▶ [Text passage]:
>>>>>
We are now a wholly-owned subsidiary of the Trump fascist project. We’ve sold out everyone in America who’s trying to fight back against it. Worst of all, we can’t even see it yet.
I’m not using the f-word lightly or facetiously. I’ve avoided it for a year. But what is so dangerous right now is the assault on truth, on facts, on the evidence of our own eyes. What is happening right now in America is fascism. And we, the UK, are now up to our necks in it too.
3) How to fight back
Congratulations! You’ve got through the depressing bit of the newsletter. This last section is a compendium of clips and images that I’ve seen this week that is the evidence you need that nothing is hopeless.
This is Jacob Frey, mayor of Minneapolis. He’s using the f-word too.
A masked paramilitary gunman murdered a Minneapolis citizen in cold blood, and this is what the city’s mayor told ICE at his press conference. “Get the fuck out of Minneapolis.”
It’s a painful contrast to Keir Starmer and a necessary corrective. What Trump is doing is meant to scare us. And not being scared, speaking the facts, taking the piss and recording it all on your phone are all radical acts. All week, I’ve been collecting individual responses to hard power ranging from the courageous to the creative to the comedic.
I loved this footage of an Uber driver that embodies all three of these qualities. Watch him taking on US border guards who asked to see his ID. Why, he asks them? You have an accent, one of them says. “You’re going by accents now?” he says incredulously. “You guys need psychiatric checkups,” he tells them when they ask where he was born. He satirically taunts them until they eventually give up.
This was how London greeted the news of the Venezuela strike. A “nonce” is Britspeak for “paedophile”.
I also loved and admired this woman’s response to ICE agents who stopped to threaten and intimidate her for following their vehicle. I don’t want you to make a bad decision, the ICE agent tells her. “That’s funny coming from you!” she says smiling away at him.
And this is another brilliant official, Rochelle Bilal, the sheriff of Philadelphia, pointing out all the ways that the actions of the ICE agent who shot Renee Nicole Good were in violation of both “legal law” and “moral law”. ICE, she said, was “made-up, fake, wannabe law enforcement”.
<<<<<
▶ [Directions]:
**A.** List every person named in the newsletter excerpt about resisting ICE, giving each name as it appears there.
**B.** Carry on the newsletter excerpt about resisting ICE, picking up right after its final sentence.

Extracted data entries
>>>>>
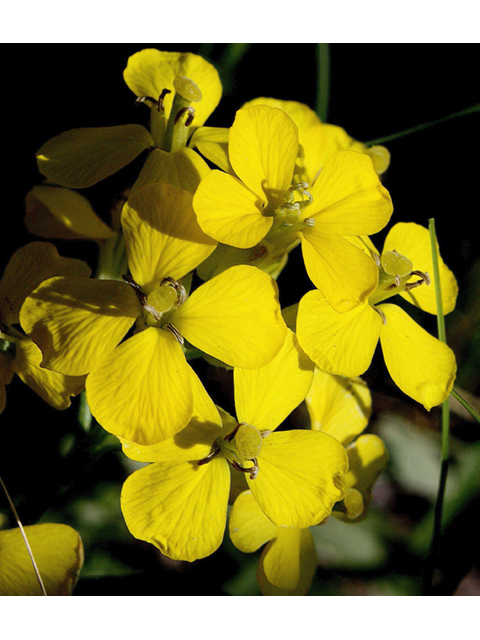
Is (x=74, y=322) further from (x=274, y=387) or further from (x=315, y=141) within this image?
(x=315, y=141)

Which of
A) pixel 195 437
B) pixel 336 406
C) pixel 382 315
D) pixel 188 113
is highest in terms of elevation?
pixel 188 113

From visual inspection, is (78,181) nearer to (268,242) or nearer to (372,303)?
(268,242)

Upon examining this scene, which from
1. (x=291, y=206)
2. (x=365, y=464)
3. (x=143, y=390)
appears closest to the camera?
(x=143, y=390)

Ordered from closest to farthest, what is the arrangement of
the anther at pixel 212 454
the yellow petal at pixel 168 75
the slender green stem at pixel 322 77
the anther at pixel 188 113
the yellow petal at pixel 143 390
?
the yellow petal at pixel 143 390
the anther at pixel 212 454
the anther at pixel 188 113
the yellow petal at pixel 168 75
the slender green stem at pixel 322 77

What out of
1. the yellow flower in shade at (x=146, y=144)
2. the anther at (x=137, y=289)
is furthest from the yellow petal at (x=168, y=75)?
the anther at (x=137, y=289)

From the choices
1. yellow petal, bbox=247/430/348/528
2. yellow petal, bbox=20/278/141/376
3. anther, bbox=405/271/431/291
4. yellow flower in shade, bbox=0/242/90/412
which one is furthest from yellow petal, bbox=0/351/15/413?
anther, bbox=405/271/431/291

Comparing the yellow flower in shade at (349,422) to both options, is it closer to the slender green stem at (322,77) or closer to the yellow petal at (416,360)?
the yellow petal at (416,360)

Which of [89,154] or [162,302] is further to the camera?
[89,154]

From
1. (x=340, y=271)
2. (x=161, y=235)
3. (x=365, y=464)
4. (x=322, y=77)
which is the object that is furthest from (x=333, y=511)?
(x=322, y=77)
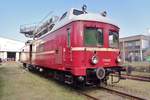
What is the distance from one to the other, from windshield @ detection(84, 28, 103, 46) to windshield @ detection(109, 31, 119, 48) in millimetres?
<<<<<
>>>>>
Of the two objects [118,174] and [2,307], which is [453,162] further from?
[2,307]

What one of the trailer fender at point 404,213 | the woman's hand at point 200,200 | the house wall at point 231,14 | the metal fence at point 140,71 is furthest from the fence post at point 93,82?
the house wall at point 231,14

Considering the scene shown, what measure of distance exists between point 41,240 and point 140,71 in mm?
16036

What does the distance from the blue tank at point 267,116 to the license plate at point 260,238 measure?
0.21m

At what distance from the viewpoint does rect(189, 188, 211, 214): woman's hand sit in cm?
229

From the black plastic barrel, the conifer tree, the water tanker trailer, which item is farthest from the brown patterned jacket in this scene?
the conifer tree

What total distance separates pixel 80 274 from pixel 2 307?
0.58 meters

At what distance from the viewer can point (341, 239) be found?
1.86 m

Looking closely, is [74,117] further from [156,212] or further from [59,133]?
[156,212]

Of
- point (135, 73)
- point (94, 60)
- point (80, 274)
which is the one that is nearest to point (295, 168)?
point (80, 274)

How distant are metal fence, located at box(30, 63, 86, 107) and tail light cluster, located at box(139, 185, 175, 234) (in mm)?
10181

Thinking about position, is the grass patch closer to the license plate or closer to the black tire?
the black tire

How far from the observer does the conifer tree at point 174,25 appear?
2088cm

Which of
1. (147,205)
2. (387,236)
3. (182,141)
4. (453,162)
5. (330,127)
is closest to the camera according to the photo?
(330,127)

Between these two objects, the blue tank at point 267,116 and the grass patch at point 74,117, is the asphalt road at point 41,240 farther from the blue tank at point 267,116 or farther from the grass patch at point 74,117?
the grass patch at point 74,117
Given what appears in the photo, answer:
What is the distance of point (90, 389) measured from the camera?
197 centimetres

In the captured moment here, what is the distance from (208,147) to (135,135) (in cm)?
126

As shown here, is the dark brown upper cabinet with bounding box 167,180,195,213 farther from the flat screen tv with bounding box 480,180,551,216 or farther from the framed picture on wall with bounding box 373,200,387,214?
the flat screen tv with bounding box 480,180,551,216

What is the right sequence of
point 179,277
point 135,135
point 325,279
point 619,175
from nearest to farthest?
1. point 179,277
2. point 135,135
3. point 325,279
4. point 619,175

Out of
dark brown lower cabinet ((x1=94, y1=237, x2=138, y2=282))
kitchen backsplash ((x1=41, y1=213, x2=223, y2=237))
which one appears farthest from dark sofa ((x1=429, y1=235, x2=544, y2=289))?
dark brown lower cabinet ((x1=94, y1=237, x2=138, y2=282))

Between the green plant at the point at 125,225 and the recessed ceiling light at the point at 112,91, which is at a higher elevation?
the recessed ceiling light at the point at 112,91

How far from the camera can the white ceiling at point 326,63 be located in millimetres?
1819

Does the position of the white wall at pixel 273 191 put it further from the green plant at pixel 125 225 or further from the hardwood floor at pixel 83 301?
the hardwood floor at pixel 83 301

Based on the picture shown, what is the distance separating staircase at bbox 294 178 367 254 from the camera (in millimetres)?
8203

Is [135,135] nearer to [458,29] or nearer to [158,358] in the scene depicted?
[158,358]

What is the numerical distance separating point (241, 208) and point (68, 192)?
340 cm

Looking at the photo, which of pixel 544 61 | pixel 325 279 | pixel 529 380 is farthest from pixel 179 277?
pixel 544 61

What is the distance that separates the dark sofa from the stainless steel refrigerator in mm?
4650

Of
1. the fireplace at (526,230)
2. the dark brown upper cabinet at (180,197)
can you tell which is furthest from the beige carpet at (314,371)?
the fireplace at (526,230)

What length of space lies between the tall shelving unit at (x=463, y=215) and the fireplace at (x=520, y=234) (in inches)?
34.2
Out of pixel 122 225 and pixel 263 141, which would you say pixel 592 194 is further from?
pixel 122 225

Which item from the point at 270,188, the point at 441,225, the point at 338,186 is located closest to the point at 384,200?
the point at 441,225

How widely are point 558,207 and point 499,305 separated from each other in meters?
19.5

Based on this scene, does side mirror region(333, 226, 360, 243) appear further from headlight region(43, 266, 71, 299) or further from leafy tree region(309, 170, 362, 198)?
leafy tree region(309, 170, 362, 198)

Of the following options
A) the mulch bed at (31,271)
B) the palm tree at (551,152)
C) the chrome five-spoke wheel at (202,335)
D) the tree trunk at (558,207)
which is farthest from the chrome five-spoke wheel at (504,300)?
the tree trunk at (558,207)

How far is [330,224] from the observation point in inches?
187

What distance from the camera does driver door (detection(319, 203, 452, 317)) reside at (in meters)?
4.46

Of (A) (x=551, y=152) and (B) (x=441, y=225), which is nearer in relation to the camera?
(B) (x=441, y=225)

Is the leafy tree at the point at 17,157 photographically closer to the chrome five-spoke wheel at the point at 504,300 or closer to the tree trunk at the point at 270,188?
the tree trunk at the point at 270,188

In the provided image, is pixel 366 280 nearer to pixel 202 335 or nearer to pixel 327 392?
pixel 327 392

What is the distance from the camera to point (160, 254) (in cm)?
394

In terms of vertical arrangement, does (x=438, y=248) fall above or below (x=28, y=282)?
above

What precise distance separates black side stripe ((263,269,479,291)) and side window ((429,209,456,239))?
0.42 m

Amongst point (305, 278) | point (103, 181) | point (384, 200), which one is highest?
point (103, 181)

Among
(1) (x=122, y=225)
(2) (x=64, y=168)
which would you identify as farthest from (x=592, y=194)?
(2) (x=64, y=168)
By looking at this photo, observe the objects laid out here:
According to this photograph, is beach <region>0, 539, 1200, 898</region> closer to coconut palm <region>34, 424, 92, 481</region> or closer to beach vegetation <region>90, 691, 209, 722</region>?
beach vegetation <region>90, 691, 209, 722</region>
<<<<<
▶ [Expected results]:
**A.** Trump, Jacob Frey, Keir Starmer, Rochelle Bilal, Renee Nicole Good

**B.**
I know, I know, this is probably too much content. But consider this a public service, I’m saving you from the algorithmic scroll which threw up this for me: Canadian comedian Trent McClellan dressed up as a NICE agent to terrorise tourists in Halifax. His weapons are Canadian-levels of courtesy and free candy. It’s from two months ago but I only just clocked it and I think it’s a really useful reminder that none of this is normal. This is normal:
Finally, it’s been extraordinary to witness what’s happening on the streets of Iran. You’ll have seen the incredible rivers of protestors flooding the streets of cities all across the country. That’s what people power looks like. Is it finally the revolution that Iranians have been longing for? The world is holding its breath.
I’m not sure who this woman is but this week’s newsletter is dedicated to her and the people of Iran and, especially, the incredible, gutsy, powerful women who have simply had enough.
Thank you to everyone who’s reading this. It’s one of my own personal rays of hope. If you like it, please share it with your friends and family and tell me in the comments whether I’m right, wrong, too doomery, not doomery enough, whether you like the vids and anything else that strikes you.





Well done Carole, keep on keeping on!! You shine a light where it’s needed in this dark, dark world. Thank you for giving your time & energy to this commitment, it’s gonna be worth it!
Thank you, Carole. I have emailed my MP (Labour) so don’t hold out lot of hope in receiving a transparent, informed response. I am very disturbed at everything going on but find few people to talk about with. Most friends and colleagues shrug it off and seem to think that stuff happening in USA is not relevant. This makes it seem even worse, sleepwalking into dystopia. I did find you report gloomy, especially receiving it Sunday evening with work scaries hovering, but it is what it is and I am most grateful for your time and effort keeping us informed. We just need to take action somehow, something US Congress is failing to do.